** TRY IT **
Each record that comes next should be output exactly; pictures do not belong in the copy.

--- DATA Enclosed Below ---

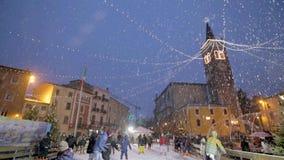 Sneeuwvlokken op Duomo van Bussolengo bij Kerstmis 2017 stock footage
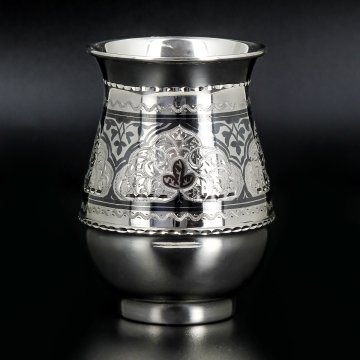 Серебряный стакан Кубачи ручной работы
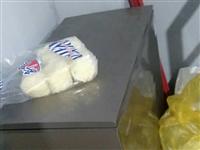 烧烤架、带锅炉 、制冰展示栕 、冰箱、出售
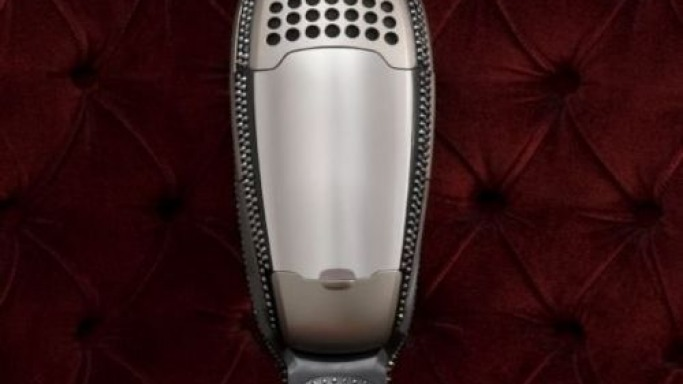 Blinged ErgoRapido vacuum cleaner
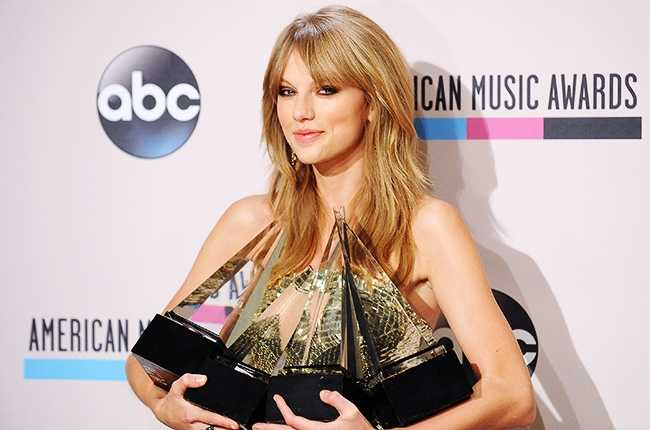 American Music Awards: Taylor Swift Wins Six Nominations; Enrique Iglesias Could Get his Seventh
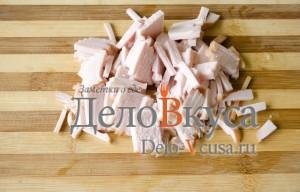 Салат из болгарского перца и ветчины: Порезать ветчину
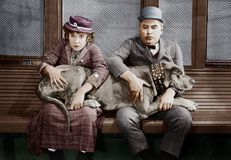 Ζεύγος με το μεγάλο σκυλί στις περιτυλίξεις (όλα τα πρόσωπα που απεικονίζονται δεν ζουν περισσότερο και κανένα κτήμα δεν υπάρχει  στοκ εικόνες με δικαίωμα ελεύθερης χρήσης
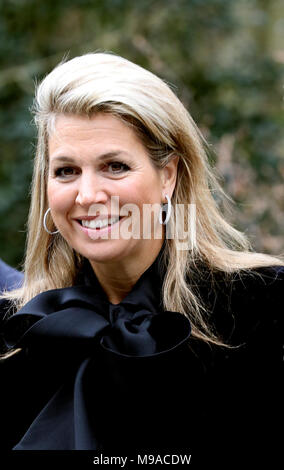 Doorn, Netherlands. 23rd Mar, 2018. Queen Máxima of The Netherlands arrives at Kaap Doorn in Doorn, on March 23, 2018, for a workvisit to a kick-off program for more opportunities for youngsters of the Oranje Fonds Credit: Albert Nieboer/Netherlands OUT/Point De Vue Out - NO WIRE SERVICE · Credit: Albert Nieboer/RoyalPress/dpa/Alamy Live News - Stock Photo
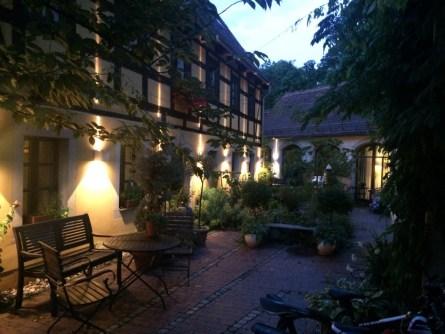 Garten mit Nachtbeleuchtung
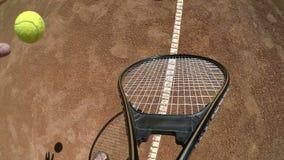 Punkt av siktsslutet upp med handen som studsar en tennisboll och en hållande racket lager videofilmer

--- End of Enclosed DATA ---

** TASK RESPONSE **
 Sneeuwvlokken op Duomo van Bussolengo bij Kerstmis 2017 stock footage
 Серебряный стакан Кубачи ручной работы
 烧烤架、带锅炉 、制冰展示栕 、冰箱、出售
 Blinged ErgoRapido vacuum cleaner
 American Music Awards: Taylor Swift Wins Six Nominations; Enrique Iglesias Could Get his Seventh
 Салат из болгарского перца и ветчины: Порезать ветчину
 Ζεύγος με το μεγάλο σκυλί στις περιτυλίξεις (όλα τα πρόσωπα που απεικονίζονται δεν ζουν περισσότερο και κανένα κτήμα δεν υπάρχει  στοκ εικόνες με δικαίωμα ελεύθερης χρήσης
 Doorn, Netherlands. 23rd Mar, 2018. Queen Máxima of The Netherlands arrives at Kaap Doorn in Doorn, on March 23, 2018, for a workvisit to a kick-off program for more opportunities for youngsters of the Oranje Fonds Credit: Albert Nieboer/Netherlands OUT/Point De Vue Out - NO WIRE SERVICE · Credit: Albert Nieboer/RoyalPress/dpa/Alamy Live News - Stock Photo
 Garten mit Nachtbeleuchtung
 Punkt av siktsslutet upp med handen som studsar en tennisboll och en hållande racket lager videofilmer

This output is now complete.